Once you reach the line that holds "Q: Fraction of annotators marking 'standing'?" in the listing below, output it and every line after it through the line that holds "Vietnam;Lao, site loc_0288, 2019-07-06", word for word.

===== GIVEN INFORMATION =====

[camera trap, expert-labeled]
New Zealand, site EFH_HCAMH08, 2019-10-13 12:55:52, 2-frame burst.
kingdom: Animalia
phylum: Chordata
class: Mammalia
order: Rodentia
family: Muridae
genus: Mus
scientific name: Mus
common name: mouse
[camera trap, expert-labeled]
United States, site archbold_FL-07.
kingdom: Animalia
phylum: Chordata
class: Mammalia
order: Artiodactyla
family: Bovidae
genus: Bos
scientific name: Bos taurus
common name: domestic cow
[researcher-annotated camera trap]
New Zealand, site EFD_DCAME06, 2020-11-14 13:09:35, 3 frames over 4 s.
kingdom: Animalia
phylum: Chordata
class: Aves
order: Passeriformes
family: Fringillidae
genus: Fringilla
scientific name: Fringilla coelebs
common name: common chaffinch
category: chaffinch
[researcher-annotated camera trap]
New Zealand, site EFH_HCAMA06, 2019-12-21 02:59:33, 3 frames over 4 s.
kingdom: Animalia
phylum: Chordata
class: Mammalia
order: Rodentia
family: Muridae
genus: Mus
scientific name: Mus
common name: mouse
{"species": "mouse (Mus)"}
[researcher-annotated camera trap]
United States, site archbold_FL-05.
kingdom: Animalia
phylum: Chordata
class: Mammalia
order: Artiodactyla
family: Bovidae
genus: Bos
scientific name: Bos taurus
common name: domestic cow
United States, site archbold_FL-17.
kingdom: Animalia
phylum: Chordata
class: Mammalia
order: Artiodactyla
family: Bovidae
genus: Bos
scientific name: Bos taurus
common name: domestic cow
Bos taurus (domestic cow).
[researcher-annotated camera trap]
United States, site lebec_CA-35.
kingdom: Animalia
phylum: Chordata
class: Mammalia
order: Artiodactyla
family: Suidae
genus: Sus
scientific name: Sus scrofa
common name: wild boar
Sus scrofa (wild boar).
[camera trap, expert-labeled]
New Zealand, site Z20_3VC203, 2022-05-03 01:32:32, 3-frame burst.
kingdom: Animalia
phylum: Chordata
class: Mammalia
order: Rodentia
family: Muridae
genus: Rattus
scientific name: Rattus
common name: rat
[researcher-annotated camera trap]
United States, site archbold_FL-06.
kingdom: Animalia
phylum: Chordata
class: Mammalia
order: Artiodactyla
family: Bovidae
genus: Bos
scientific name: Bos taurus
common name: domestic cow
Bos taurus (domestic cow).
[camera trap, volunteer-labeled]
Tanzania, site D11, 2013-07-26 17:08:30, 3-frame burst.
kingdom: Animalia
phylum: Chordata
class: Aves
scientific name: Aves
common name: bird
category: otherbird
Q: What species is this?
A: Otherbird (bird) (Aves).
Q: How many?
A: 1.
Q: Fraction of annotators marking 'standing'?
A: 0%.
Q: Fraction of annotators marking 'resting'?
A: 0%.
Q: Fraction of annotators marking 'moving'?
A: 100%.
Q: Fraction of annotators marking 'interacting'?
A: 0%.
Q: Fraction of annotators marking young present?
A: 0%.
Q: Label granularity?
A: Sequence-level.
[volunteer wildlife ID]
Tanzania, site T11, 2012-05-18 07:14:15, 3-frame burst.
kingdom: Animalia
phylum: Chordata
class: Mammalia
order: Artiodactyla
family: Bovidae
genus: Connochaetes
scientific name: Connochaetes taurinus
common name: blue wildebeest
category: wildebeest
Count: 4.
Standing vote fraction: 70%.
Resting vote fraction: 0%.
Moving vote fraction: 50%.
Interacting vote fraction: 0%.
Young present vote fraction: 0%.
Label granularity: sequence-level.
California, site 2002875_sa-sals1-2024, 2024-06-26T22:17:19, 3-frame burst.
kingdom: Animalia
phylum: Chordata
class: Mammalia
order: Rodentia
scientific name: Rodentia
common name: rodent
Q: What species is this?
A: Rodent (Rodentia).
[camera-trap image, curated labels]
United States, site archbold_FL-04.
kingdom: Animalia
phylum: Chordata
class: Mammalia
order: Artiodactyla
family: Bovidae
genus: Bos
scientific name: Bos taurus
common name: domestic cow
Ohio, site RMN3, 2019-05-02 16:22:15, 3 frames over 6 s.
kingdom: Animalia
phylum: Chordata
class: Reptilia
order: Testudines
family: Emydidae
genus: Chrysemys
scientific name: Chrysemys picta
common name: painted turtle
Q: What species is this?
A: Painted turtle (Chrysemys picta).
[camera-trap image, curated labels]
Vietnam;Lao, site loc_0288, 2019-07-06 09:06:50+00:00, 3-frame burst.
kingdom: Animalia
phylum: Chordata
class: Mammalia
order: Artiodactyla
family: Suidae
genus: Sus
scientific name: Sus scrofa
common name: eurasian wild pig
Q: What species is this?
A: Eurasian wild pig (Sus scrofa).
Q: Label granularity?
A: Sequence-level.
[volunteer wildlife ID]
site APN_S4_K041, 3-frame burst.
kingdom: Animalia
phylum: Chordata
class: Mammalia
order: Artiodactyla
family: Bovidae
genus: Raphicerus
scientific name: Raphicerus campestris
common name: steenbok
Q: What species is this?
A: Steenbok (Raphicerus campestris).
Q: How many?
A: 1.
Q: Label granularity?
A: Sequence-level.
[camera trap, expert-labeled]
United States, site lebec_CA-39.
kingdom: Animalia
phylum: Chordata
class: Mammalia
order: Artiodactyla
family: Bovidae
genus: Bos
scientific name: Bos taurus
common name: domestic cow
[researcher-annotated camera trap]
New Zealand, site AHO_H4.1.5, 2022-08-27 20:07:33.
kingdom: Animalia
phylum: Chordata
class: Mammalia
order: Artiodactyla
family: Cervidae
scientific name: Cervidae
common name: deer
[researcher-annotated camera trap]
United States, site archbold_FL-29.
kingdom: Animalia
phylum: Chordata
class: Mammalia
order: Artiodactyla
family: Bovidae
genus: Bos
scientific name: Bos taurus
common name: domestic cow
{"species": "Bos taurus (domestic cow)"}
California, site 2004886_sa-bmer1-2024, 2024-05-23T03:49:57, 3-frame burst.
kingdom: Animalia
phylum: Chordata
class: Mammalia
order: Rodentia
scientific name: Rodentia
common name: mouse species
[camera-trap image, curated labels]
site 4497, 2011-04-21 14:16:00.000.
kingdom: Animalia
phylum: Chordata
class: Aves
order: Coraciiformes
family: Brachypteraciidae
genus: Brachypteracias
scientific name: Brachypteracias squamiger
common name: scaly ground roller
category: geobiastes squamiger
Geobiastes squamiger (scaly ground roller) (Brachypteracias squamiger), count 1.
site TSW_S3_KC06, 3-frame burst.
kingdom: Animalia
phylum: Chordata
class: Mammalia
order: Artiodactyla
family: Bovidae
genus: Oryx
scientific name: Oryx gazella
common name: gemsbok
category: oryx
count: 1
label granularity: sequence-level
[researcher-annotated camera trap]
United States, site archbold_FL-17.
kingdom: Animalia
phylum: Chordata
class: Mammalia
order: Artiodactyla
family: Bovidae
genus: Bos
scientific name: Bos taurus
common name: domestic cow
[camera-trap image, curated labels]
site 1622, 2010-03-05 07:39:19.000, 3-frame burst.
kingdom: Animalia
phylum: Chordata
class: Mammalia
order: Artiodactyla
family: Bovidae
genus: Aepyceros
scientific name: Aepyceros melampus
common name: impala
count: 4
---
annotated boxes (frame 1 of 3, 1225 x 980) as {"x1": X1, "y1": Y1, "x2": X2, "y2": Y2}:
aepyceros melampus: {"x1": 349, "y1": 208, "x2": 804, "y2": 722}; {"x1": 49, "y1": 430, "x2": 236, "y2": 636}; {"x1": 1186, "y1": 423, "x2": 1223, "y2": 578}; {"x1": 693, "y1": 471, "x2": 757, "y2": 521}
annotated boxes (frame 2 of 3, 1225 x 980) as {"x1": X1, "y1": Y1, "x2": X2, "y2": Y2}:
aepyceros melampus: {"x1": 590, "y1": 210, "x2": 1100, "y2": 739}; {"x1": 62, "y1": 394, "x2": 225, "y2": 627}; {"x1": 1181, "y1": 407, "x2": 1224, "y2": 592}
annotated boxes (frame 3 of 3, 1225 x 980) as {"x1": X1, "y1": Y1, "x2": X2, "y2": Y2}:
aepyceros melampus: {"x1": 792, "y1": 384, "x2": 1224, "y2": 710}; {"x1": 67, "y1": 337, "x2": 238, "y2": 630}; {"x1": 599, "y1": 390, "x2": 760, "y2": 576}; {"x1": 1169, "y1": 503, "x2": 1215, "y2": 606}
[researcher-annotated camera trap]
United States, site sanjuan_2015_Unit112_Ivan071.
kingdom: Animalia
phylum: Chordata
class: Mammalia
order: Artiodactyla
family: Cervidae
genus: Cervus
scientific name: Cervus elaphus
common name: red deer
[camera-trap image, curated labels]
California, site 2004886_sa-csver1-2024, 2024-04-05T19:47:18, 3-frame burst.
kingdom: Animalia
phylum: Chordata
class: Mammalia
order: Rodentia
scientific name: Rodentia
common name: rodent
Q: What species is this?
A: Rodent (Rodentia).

=====

## OUTPUT FOR THIS EXERCISE
Q: Fraction of annotators marking 'standing'?
A: 0%.
Q: Fraction of annotators marking 'resting'?
A: 0%.
Q: Fraction of annotators marking 'moving'?
A: 100%.
Q: Fraction of annotators marking 'interacting'?
A: 0%.
Q: Fraction of annotators marking young present?
A: 0%.
Q: Label granularity?
A: Sequence-level.
[volunteer wildlife ID]
Tanzania, site T11, 2012-05-18 07:14:15, 3-frame burst.
kingdom: Animalia
phylum: Chordata
class: Mammalia
order: Artiodactyla
family: Bovidae
genus: Connochaetes
scientific name: Connochaetes taurinus
common name: blue wildebeest
category: wildebeest
Count: 4.
Standing vote fraction: 70%.
Resting vote fraction: 0%.
Moving vote fraction: 50%.
Interacting vote fraction: 0%.
Young present vote fraction: 0%.
Label granularity: sequence-level.
California, site 2002875_sa-sals1-2024, 2024-06-26T22:17:19, 3-frame burst.
kingdom: Animalia
phylum: Chordata
class: Mammalia
order: Rodentia
scientific name: Rodentia
common name: rodent
Q: What species is this?
A: Rodent (Rodentia).
[camera-trap image, curated labels]
United States, site archbold_FL-04.
kingdom: Animalia
phylum: Chordata
class: Mammalia
order: Artiodactyla
family: Bovidae
genus: Bos
scientific name: Bos taurus
common name: domestic cow
Ohio, site RMN3, 2019-05-02 16:22:15, 3 frames over 6 s.
kingdom: Animalia
phylum: Chordata
class: Reptilia
order: Testudines
family: Emydidae
genus: Chrysemys
scientific name: Chrysemys picta
common name: painted turtle
Q: What species is this?
A: Painted turtle (Chrysemys picta).
[camera-trap image, curated labels]
Vietnam;Lao, site loc_0288, 2019-07-06 09:06:50+00:00, 3-frame burst.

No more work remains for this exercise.